### PROVIDED TEXT
THOUGHT
MUST PRECEDE ACTION
PART 2 of 3
By
Dr. Edwin Vieira, Jr.,
Ph.D., J.D.
June 23, 2013
NewsWithViews.com
In any event, even if Mr. Williams is not completely wrong to assert that “Obama can only be removed from office via impeachment”, it would still be advisable to inquire as to whether any other remedy may be available.
4. Criminal prosecution would appear to be the obvious first choice. For example, Title 18, United States Code, Section 912 provides that “[w]hoever falsely assumes or pretends to be an officer * * * acting under the authority of the United States * * * , and acts as such, or in such pretended character demands or obtains any money, paper, document, or thing of value, shall be fined * * * or imprisoned not more than three years, or both”. Mr. Williams, however, asserts that “before any occupant of the Oval Office can be charged with or prosecuted for crimes, they [sic] must first be removed from office via impeachment, so that the business of the people can continue while the individual is being prosecuted for criminal activities”. In support of this contention, he cites a memorandum prepared by lawyers in the Department of Justice, of all people! As an outspoken critic of the General Government—and rightly so—Mr. Williams should have been more discerning. For the Constitution makes it plain as day that no such requirement exists.

### RECORD LIST
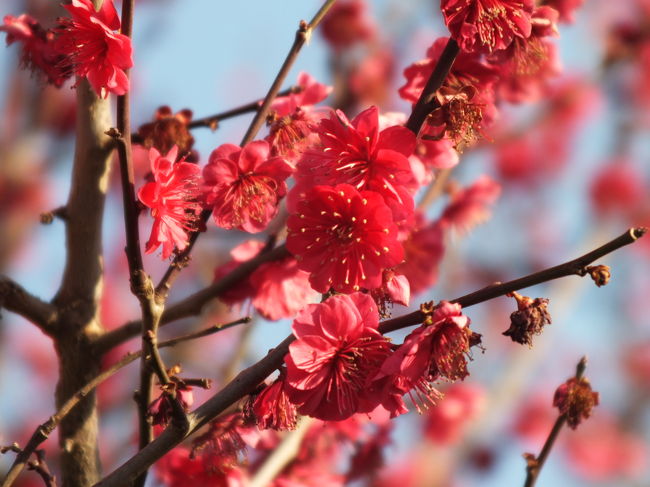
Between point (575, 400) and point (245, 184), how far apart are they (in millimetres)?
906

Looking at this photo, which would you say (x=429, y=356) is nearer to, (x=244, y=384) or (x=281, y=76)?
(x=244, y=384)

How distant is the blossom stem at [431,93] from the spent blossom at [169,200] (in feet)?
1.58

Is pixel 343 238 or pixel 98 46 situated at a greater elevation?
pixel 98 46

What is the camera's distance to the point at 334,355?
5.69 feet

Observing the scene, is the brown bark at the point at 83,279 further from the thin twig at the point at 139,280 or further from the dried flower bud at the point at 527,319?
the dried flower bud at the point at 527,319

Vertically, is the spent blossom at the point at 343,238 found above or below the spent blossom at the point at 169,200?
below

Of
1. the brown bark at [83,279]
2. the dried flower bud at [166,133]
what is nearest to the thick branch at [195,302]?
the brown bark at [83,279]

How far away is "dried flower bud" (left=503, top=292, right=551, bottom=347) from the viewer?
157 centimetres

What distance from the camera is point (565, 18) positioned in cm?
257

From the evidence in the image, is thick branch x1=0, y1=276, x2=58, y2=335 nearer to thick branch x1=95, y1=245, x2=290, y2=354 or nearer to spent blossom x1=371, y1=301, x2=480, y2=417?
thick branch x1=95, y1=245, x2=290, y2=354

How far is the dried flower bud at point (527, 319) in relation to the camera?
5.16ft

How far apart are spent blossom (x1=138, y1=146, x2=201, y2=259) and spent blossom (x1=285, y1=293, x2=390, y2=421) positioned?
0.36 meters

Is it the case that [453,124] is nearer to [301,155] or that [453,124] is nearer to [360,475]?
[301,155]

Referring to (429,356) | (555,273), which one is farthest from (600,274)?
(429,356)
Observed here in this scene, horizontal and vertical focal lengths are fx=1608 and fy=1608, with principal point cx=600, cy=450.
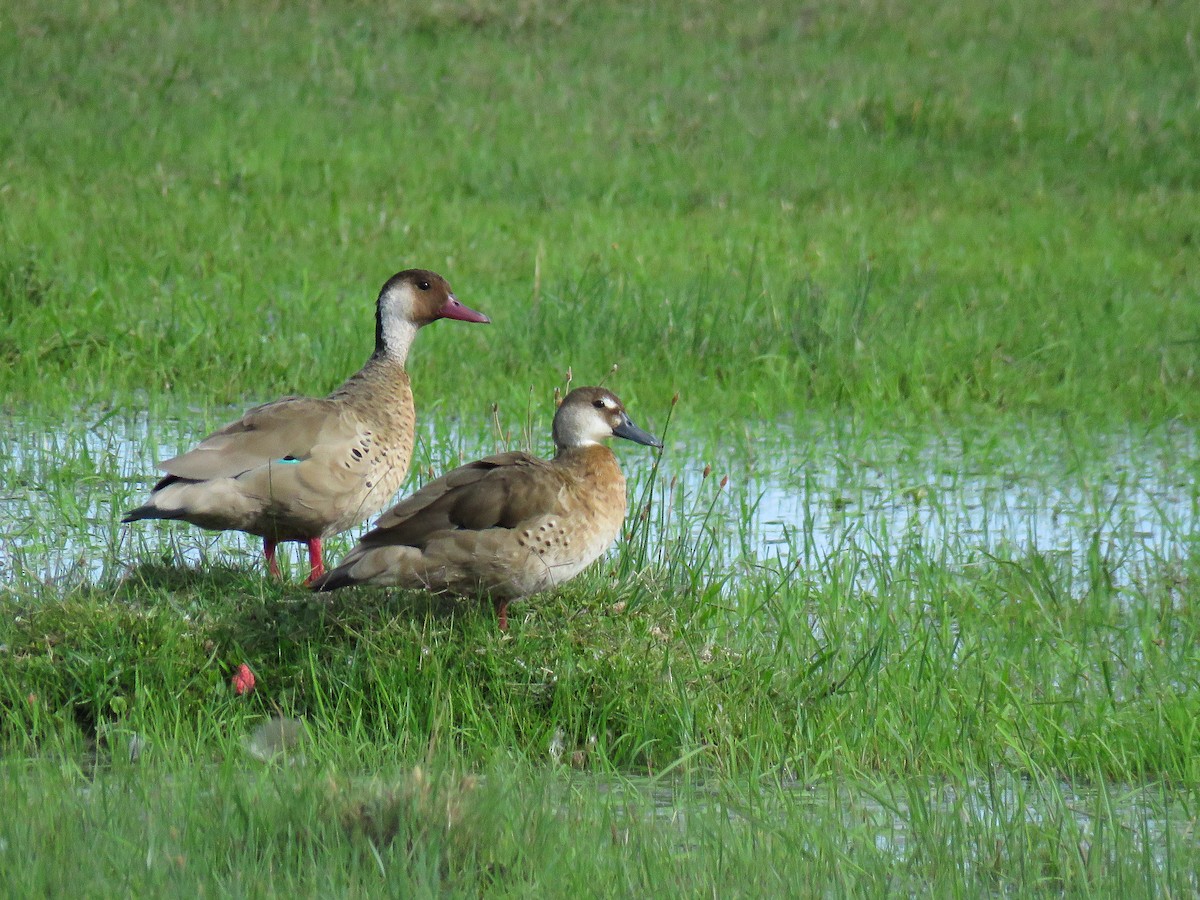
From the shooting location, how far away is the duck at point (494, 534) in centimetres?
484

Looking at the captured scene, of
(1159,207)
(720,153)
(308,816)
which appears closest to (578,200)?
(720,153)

### STATED EXERCISE
In the "Thought Must Precede Action" essay, can you restate the passage between "June 23, 2013" and "may be available.", inclusive, with "advisable" changed to "prudent"?

### EXERCISE RESULT
June 23, 2013
NewsWithViews.com
In any event, even if Mr. Williams is not completely wrong to assert that “Obama can only be removed from office via impeachment”, it would still be prudent to inquire as to whether any other remedy may be available.